By SignCraft Magazine
Posted on Wednesday, October 30th, 2019
Tony Sullivan grew up around his father’s auto repair shop. As a child, he remembers his father getting his trucks lettered by a local sign painter, which was something his father made sure he was a part of each time. It was an early influence on the career he would choose to pursue later in life.
After finishing college, he worked in an advertising agency for a bit, then got the opportunity to learn the sign business for himself from a local sign maker who was planning to move to Florida. He was 23 and it was the dawn of the computercut vinyl sign industry, so his timing was great. He developed relationships with some very good customers, and they have kept him busy ever since. Here he is today, 29 years later:
The work is on wheels
Graphix Signs & Design
1000 sq. ft. shop space plus 675 sq. ft. office
Two plus Tony
Roland XR640 and
On Facebook as
Graphix Signs & Design
Most of my work is vehicles. We have a big logging industry up here so there are plenty of trucks to do. That’s great, because besides being my bread and butter, vehicles are where I feel most comfortable—even though I do a great deal of corporate sign work as well.

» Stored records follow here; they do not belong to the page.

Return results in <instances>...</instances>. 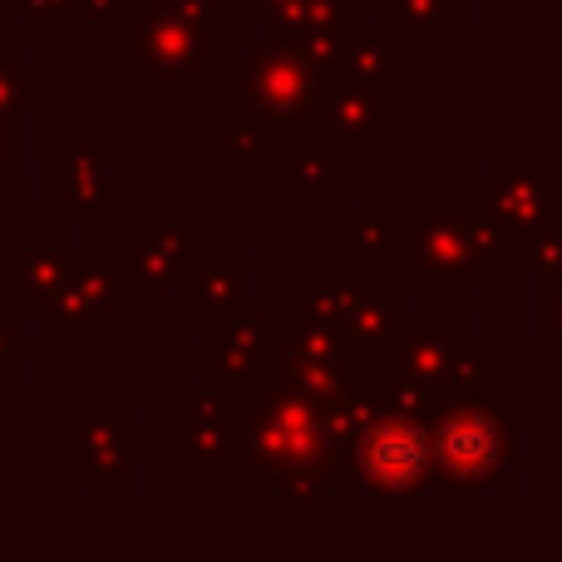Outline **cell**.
Listing matches in <instances>:
<instances>
[{
  "instance_id": "7a4b0ae2",
  "label": "cell",
  "mask_w": 562,
  "mask_h": 562,
  "mask_svg": "<svg viewBox=\"0 0 562 562\" xmlns=\"http://www.w3.org/2000/svg\"><path fill=\"white\" fill-rule=\"evenodd\" d=\"M429 459H435L429 439L405 419H385L360 439V474H366L370 488H385V494L419 488L429 474Z\"/></svg>"
},
{
  "instance_id": "6da1fadb",
  "label": "cell",
  "mask_w": 562,
  "mask_h": 562,
  "mask_svg": "<svg viewBox=\"0 0 562 562\" xmlns=\"http://www.w3.org/2000/svg\"><path fill=\"white\" fill-rule=\"evenodd\" d=\"M435 459L445 469V479H454L459 488H479L484 479H494L508 459V435L494 415L484 409H459L439 425L435 435Z\"/></svg>"
}]
</instances>
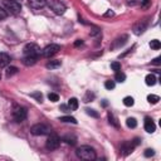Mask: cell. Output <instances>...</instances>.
I'll list each match as a JSON object with an SVG mask.
<instances>
[{
  "mask_svg": "<svg viewBox=\"0 0 161 161\" xmlns=\"http://www.w3.org/2000/svg\"><path fill=\"white\" fill-rule=\"evenodd\" d=\"M144 127H145V131L148 132V134H154L155 130H156V125H155V122H154V120L150 118V117H146V118H145Z\"/></svg>",
  "mask_w": 161,
  "mask_h": 161,
  "instance_id": "cell-12",
  "label": "cell"
},
{
  "mask_svg": "<svg viewBox=\"0 0 161 161\" xmlns=\"http://www.w3.org/2000/svg\"><path fill=\"white\" fill-rule=\"evenodd\" d=\"M60 145V137L54 134V132H50L48 134V139H47V142H46V147L48 148L49 151H53V150H57Z\"/></svg>",
  "mask_w": 161,
  "mask_h": 161,
  "instance_id": "cell-5",
  "label": "cell"
},
{
  "mask_svg": "<svg viewBox=\"0 0 161 161\" xmlns=\"http://www.w3.org/2000/svg\"><path fill=\"white\" fill-rule=\"evenodd\" d=\"M76 155L80 160H86V161H93L97 159V154L93 147L88 146V145H83V146L77 147L76 150Z\"/></svg>",
  "mask_w": 161,
  "mask_h": 161,
  "instance_id": "cell-1",
  "label": "cell"
},
{
  "mask_svg": "<svg viewBox=\"0 0 161 161\" xmlns=\"http://www.w3.org/2000/svg\"><path fill=\"white\" fill-rule=\"evenodd\" d=\"M147 25H148V22H147L146 19L140 20V22H137V23L134 24V27H132V30H134V33L136 35H141V34H144L145 30L147 29Z\"/></svg>",
  "mask_w": 161,
  "mask_h": 161,
  "instance_id": "cell-10",
  "label": "cell"
},
{
  "mask_svg": "<svg viewBox=\"0 0 161 161\" xmlns=\"http://www.w3.org/2000/svg\"><path fill=\"white\" fill-rule=\"evenodd\" d=\"M48 99L52 101V102H57V101H59V96L57 93H53V92H52V93L48 94Z\"/></svg>",
  "mask_w": 161,
  "mask_h": 161,
  "instance_id": "cell-31",
  "label": "cell"
},
{
  "mask_svg": "<svg viewBox=\"0 0 161 161\" xmlns=\"http://www.w3.org/2000/svg\"><path fill=\"white\" fill-rule=\"evenodd\" d=\"M59 121L60 122H66V123H77V120L74 117H72V116H62V117H59Z\"/></svg>",
  "mask_w": 161,
  "mask_h": 161,
  "instance_id": "cell-21",
  "label": "cell"
},
{
  "mask_svg": "<svg viewBox=\"0 0 161 161\" xmlns=\"http://www.w3.org/2000/svg\"><path fill=\"white\" fill-rule=\"evenodd\" d=\"M156 80H158V78L155 77V74H147L146 78H145V82H146L147 86H155L156 84Z\"/></svg>",
  "mask_w": 161,
  "mask_h": 161,
  "instance_id": "cell-19",
  "label": "cell"
},
{
  "mask_svg": "<svg viewBox=\"0 0 161 161\" xmlns=\"http://www.w3.org/2000/svg\"><path fill=\"white\" fill-rule=\"evenodd\" d=\"M86 113H87L88 116H91V117H94V118H98V117H99L98 112L94 111V110H92V108H86Z\"/></svg>",
  "mask_w": 161,
  "mask_h": 161,
  "instance_id": "cell-28",
  "label": "cell"
},
{
  "mask_svg": "<svg viewBox=\"0 0 161 161\" xmlns=\"http://www.w3.org/2000/svg\"><path fill=\"white\" fill-rule=\"evenodd\" d=\"M82 44H83V42H82L80 39H77V40L74 42V46H76V47H79V46H82Z\"/></svg>",
  "mask_w": 161,
  "mask_h": 161,
  "instance_id": "cell-42",
  "label": "cell"
},
{
  "mask_svg": "<svg viewBox=\"0 0 161 161\" xmlns=\"http://www.w3.org/2000/svg\"><path fill=\"white\" fill-rule=\"evenodd\" d=\"M60 66H62V62H60L59 59H53V60H49L46 67L48 69H57V68H59Z\"/></svg>",
  "mask_w": 161,
  "mask_h": 161,
  "instance_id": "cell-17",
  "label": "cell"
},
{
  "mask_svg": "<svg viewBox=\"0 0 161 161\" xmlns=\"http://www.w3.org/2000/svg\"><path fill=\"white\" fill-rule=\"evenodd\" d=\"M126 125H127L128 128H135L137 126V121H136V118H134V117H130V118L126 120Z\"/></svg>",
  "mask_w": 161,
  "mask_h": 161,
  "instance_id": "cell-24",
  "label": "cell"
},
{
  "mask_svg": "<svg viewBox=\"0 0 161 161\" xmlns=\"http://www.w3.org/2000/svg\"><path fill=\"white\" fill-rule=\"evenodd\" d=\"M50 132H52L50 127L44 123H35L30 127V134L34 136H44V135L50 134Z\"/></svg>",
  "mask_w": 161,
  "mask_h": 161,
  "instance_id": "cell-4",
  "label": "cell"
},
{
  "mask_svg": "<svg viewBox=\"0 0 161 161\" xmlns=\"http://www.w3.org/2000/svg\"><path fill=\"white\" fill-rule=\"evenodd\" d=\"M8 17V13L4 9H1V8H0V20H3V19H5Z\"/></svg>",
  "mask_w": 161,
  "mask_h": 161,
  "instance_id": "cell-37",
  "label": "cell"
},
{
  "mask_svg": "<svg viewBox=\"0 0 161 161\" xmlns=\"http://www.w3.org/2000/svg\"><path fill=\"white\" fill-rule=\"evenodd\" d=\"M49 8L57 15H62V14L66 13V10H67L66 5H64L60 0H50V1H49Z\"/></svg>",
  "mask_w": 161,
  "mask_h": 161,
  "instance_id": "cell-8",
  "label": "cell"
},
{
  "mask_svg": "<svg viewBox=\"0 0 161 161\" xmlns=\"http://www.w3.org/2000/svg\"><path fill=\"white\" fill-rule=\"evenodd\" d=\"M3 5L5 8V11L11 15H17L22 11V4L17 0H3Z\"/></svg>",
  "mask_w": 161,
  "mask_h": 161,
  "instance_id": "cell-2",
  "label": "cell"
},
{
  "mask_svg": "<svg viewBox=\"0 0 161 161\" xmlns=\"http://www.w3.org/2000/svg\"><path fill=\"white\" fill-rule=\"evenodd\" d=\"M94 99V93H92L91 91H87L86 92V94H84V97H83V102H92V101Z\"/></svg>",
  "mask_w": 161,
  "mask_h": 161,
  "instance_id": "cell-23",
  "label": "cell"
},
{
  "mask_svg": "<svg viewBox=\"0 0 161 161\" xmlns=\"http://www.w3.org/2000/svg\"><path fill=\"white\" fill-rule=\"evenodd\" d=\"M144 155H145V158H152V156L155 155V151L152 150V148H146L144 152Z\"/></svg>",
  "mask_w": 161,
  "mask_h": 161,
  "instance_id": "cell-35",
  "label": "cell"
},
{
  "mask_svg": "<svg viewBox=\"0 0 161 161\" xmlns=\"http://www.w3.org/2000/svg\"><path fill=\"white\" fill-rule=\"evenodd\" d=\"M134 103H135V99L131 97V96H127V97H125L123 98V104L126 107H131V106H134Z\"/></svg>",
  "mask_w": 161,
  "mask_h": 161,
  "instance_id": "cell-25",
  "label": "cell"
},
{
  "mask_svg": "<svg viewBox=\"0 0 161 161\" xmlns=\"http://www.w3.org/2000/svg\"><path fill=\"white\" fill-rule=\"evenodd\" d=\"M60 50V46L59 44H49V46H47L44 49H42V55L43 57H47V58H50L55 55Z\"/></svg>",
  "mask_w": 161,
  "mask_h": 161,
  "instance_id": "cell-9",
  "label": "cell"
},
{
  "mask_svg": "<svg viewBox=\"0 0 161 161\" xmlns=\"http://www.w3.org/2000/svg\"><path fill=\"white\" fill-rule=\"evenodd\" d=\"M17 1H18V0H17Z\"/></svg>",
  "mask_w": 161,
  "mask_h": 161,
  "instance_id": "cell-44",
  "label": "cell"
},
{
  "mask_svg": "<svg viewBox=\"0 0 161 161\" xmlns=\"http://www.w3.org/2000/svg\"><path fill=\"white\" fill-rule=\"evenodd\" d=\"M150 4H151V0H142V1H141V8H142V9H147V8L150 6Z\"/></svg>",
  "mask_w": 161,
  "mask_h": 161,
  "instance_id": "cell-36",
  "label": "cell"
},
{
  "mask_svg": "<svg viewBox=\"0 0 161 161\" xmlns=\"http://www.w3.org/2000/svg\"><path fill=\"white\" fill-rule=\"evenodd\" d=\"M104 87H106V90H108V91L113 90V88L116 87L115 80H106V82H104Z\"/></svg>",
  "mask_w": 161,
  "mask_h": 161,
  "instance_id": "cell-29",
  "label": "cell"
},
{
  "mask_svg": "<svg viewBox=\"0 0 161 161\" xmlns=\"http://www.w3.org/2000/svg\"><path fill=\"white\" fill-rule=\"evenodd\" d=\"M115 79L117 80V82L122 83V82H125V80H126V74L122 73L121 71H118V72H116V74H115Z\"/></svg>",
  "mask_w": 161,
  "mask_h": 161,
  "instance_id": "cell-22",
  "label": "cell"
},
{
  "mask_svg": "<svg viewBox=\"0 0 161 161\" xmlns=\"http://www.w3.org/2000/svg\"><path fill=\"white\" fill-rule=\"evenodd\" d=\"M59 110H60V111H63V112H68V111H71V110H69V107H68V104H60Z\"/></svg>",
  "mask_w": 161,
  "mask_h": 161,
  "instance_id": "cell-38",
  "label": "cell"
},
{
  "mask_svg": "<svg viewBox=\"0 0 161 161\" xmlns=\"http://www.w3.org/2000/svg\"><path fill=\"white\" fill-rule=\"evenodd\" d=\"M30 96H32L33 98L37 99L38 102H42V101H43V94L40 93V92H34V93H32Z\"/></svg>",
  "mask_w": 161,
  "mask_h": 161,
  "instance_id": "cell-33",
  "label": "cell"
},
{
  "mask_svg": "<svg viewBox=\"0 0 161 161\" xmlns=\"http://www.w3.org/2000/svg\"><path fill=\"white\" fill-rule=\"evenodd\" d=\"M139 144H140V139H135L132 141H125V142L121 145V152H122V155L123 156L130 155L131 152L139 146Z\"/></svg>",
  "mask_w": 161,
  "mask_h": 161,
  "instance_id": "cell-6",
  "label": "cell"
},
{
  "mask_svg": "<svg viewBox=\"0 0 161 161\" xmlns=\"http://www.w3.org/2000/svg\"><path fill=\"white\" fill-rule=\"evenodd\" d=\"M134 48H135V46H134V47H132V49H134ZM132 49H127L126 52H125V53H122V54H120V58H123V57H126V55H127V54H130V53H131V52H132Z\"/></svg>",
  "mask_w": 161,
  "mask_h": 161,
  "instance_id": "cell-39",
  "label": "cell"
},
{
  "mask_svg": "<svg viewBox=\"0 0 161 161\" xmlns=\"http://www.w3.org/2000/svg\"><path fill=\"white\" fill-rule=\"evenodd\" d=\"M10 55L8 53H4V52H0V68H6L10 63Z\"/></svg>",
  "mask_w": 161,
  "mask_h": 161,
  "instance_id": "cell-14",
  "label": "cell"
},
{
  "mask_svg": "<svg viewBox=\"0 0 161 161\" xmlns=\"http://www.w3.org/2000/svg\"><path fill=\"white\" fill-rule=\"evenodd\" d=\"M78 99L77 98H74V97H72L68 99V107H69V110L71 111H76L78 108Z\"/></svg>",
  "mask_w": 161,
  "mask_h": 161,
  "instance_id": "cell-18",
  "label": "cell"
},
{
  "mask_svg": "<svg viewBox=\"0 0 161 161\" xmlns=\"http://www.w3.org/2000/svg\"><path fill=\"white\" fill-rule=\"evenodd\" d=\"M62 140H63L66 144L71 145V146H74V145L77 144V137H76L74 135H66V136H63Z\"/></svg>",
  "mask_w": 161,
  "mask_h": 161,
  "instance_id": "cell-16",
  "label": "cell"
},
{
  "mask_svg": "<svg viewBox=\"0 0 161 161\" xmlns=\"http://www.w3.org/2000/svg\"><path fill=\"white\" fill-rule=\"evenodd\" d=\"M0 80H1V74H0Z\"/></svg>",
  "mask_w": 161,
  "mask_h": 161,
  "instance_id": "cell-43",
  "label": "cell"
},
{
  "mask_svg": "<svg viewBox=\"0 0 161 161\" xmlns=\"http://www.w3.org/2000/svg\"><path fill=\"white\" fill-rule=\"evenodd\" d=\"M99 34H101V29L97 28V27H93V28H92V30L90 32L91 37H96V35H99Z\"/></svg>",
  "mask_w": 161,
  "mask_h": 161,
  "instance_id": "cell-32",
  "label": "cell"
},
{
  "mask_svg": "<svg viewBox=\"0 0 161 161\" xmlns=\"http://www.w3.org/2000/svg\"><path fill=\"white\" fill-rule=\"evenodd\" d=\"M108 122H110L112 126H115V127H118V123L116 122V118L113 117V115L111 113V112H108Z\"/></svg>",
  "mask_w": 161,
  "mask_h": 161,
  "instance_id": "cell-30",
  "label": "cell"
},
{
  "mask_svg": "<svg viewBox=\"0 0 161 161\" xmlns=\"http://www.w3.org/2000/svg\"><path fill=\"white\" fill-rule=\"evenodd\" d=\"M127 39H128V35H127V34L120 35V37H117V38L113 40V42H112V44H111V49H112V50L120 49L121 47H123L125 44L127 43Z\"/></svg>",
  "mask_w": 161,
  "mask_h": 161,
  "instance_id": "cell-11",
  "label": "cell"
},
{
  "mask_svg": "<svg viewBox=\"0 0 161 161\" xmlns=\"http://www.w3.org/2000/svg\"><path fill=\"white\" fill-rule=\"evenodd\" d=\"M28 5L32 9H42L47 5V0H28Z\"/></svg>",
  "mask_w": 161,
  "mask_h": 161,
  "instance_id": "cell-13",
  "label": "cell"
},
{
  "mask_svg": "<svg viewBox=\"0 0 161 161\" xmlns=\"http://www.w3.org/2000/svg\"><path fill=\"white\" fill-rule=\"evenodd\" d=\"M113 15H115V13H113L112 10H107L106 13L103 14V17H104V18H107V17H113Z\"/></svg>",
  "mask_w": 161,
  "mask_h": 161,
  "instance_id": "cell-40",
  "label": "cell"
},
{
  "mask_svg": "<svg viewBox=\"0 0 161 161\" xmlns=\"http://www.w3.org/2000/svg\"><path fill=\"white\" fill-rule=\"evenodd\" d=\"M11 115H13V118L17 121V122H22V121L27 118V110L24 107L19 106V104H14Z\"/></svg>",
  "mask_w": 161,
  "mask_h": 161,
  "instance_id": "cell-7",
  "label": "cell"
},
{
  "mask_svg": "<svg viewBox=\"0 0 161 161\" xmlns=\"http://www.w3.org/2000/svg\"><path fill=\"white\" fill-rule=\"evenodd\" d=\"M150 47L152 48V49H155V50H159L160 48H161V43H160V40H158V39L151 40V42H150Z\"/></svg>",
  "mask_w": 161,
  "mask_h": 161,
  "instance_id": "cell-27",
  "label": "cell"
},
{
  "mask_svg": "<svg viewBox=\"0 0 161 161\" xmlns=\"http://www.w3.org/2000/svg\"><path fill=\"white\" fill-rule=\"evenodd\" d=\"M147 101L151 104H156V103H159L160 97H159V96H156V94H148L147 96Z\"/></svg>",
  "mask_w": 161,
  "mask_h": 161,
  "instance_id": "cell-26",
  "label": "cell"
},
{
  "mask_svg": "<svg viewBox=\"0 0 161 161\" xmlns=\"http://www.w3.org/2000/svg\"><path fill=\"white\" fill-rule=\"evenodd\" d=\"M111 68H112V71H115V72L121 71V64H120V62H112L111 63Z\"/></svg>",
  "mask_w": 161,
  "mask_h": 161,
  "instance_id": "cell-34",
  "label": "cell"
},
{
  "mask_svg": "<svg viewBox=\"0 0 161 161\" xmlns=\"http://www.w3.org/2000/svg\"><path fill=\"white\" fill-rule=\"evenodd\" d=\"M23 53L24 55H29V57H39V55H42V49H40V47L38 44L35 43H28L25 47H24L23 49Z\"/></svg>",
  "mask_w": 161,
  "mask_h": 161,
  "instance_id": "cell-3",
  "label": "cell"
},
{
  "mask_svg": "<svg viewBox=\"0 0 161 161\" xmlns=\"http://www.w3.org/2000/svg\"><path fill=\"white\" fill-rule=\"evenodd\" d=\"M160 59H161L160 57H158V58H155L154 60H152V64H155V66H160V63H161V62H160Z\"/></svg>",
  "mask_w": 161,
  "mask_h": 161,
  "instance_id": "cell-41",
  "label": "cell"
},
{
  "mask_svg": "<svg viewBox=\"0 0 161 161\" xmlns=\"http://www.w3.org/2000/svg\"><path fill=\"white\" fill-rule=\"evenodd\" d=\"M38 58L37 57H29V55H24L23 59H22V63L24 64V66L27 67H30V66H34L35 63H37Z\"/></svg>",
  "mask_w": 161,
  "mask_h": 161,
  "instance_id": "cell-15",
  "label": "cell"
},
{
  "mask_svg": "<svg viewBox=\"0 0 161 161\" xmlns=\"http://www.w3.org/2000/svg\"><path fill=\"white\" fill-rule=\"evenodd\" d=\"M18 73V68L17 67H14V66H8L6 67V71H5V74H6V77L9 78L11 77V76H14V74H17Z\"/></svg>",
  "mask_w": 161,
  "mask_h": 161,
  "instance_id": "cell-20",
  "label": "cell"
}]
</instances>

Vehicle graphics design is a challenge because usually the vehicle will be moving and quite often so will the viewer. You’ve got to grab the viewer’s attention and deliver the important message about what the business is selling in just a few seconds.
Software and hardware
I’ve worked in SignLab for basic design and for production. I’ve used it since the early days when it was Cadlink. I prefer it over Illustrator because it is more comfortable to work in. For wrap design, I work in Photoshop.
We have Roland XR640 and VG540 printers. We also have a couple of Guardian laminators
and love them. They are well designed and have been bulletproof.
Splitting up the work
Like most small shops, I do most of the sales and design, plus a lot of production. I have the help of one full-time person, Brad, who handles a lot of production and the installation. My son Nick helps out from time to time, as well.
I tried bringing in another designer a time or two, but it just didn’t work out. Their work didn’t have the look that I wanted to put out there. So I decided it was best for me to do the designs and find others to help with the production. I needed control over the design because that’s a big part of what I’m selling.
I’m not set up to do dimensional signage, so I sub that out. That work tends to be very laborintensive, and it stays in the shop for a while— which is the opposite of vehicle work. I prefer to leave the dimensional sign production to a shop that specializes in that. It leaves us free to do what we do best.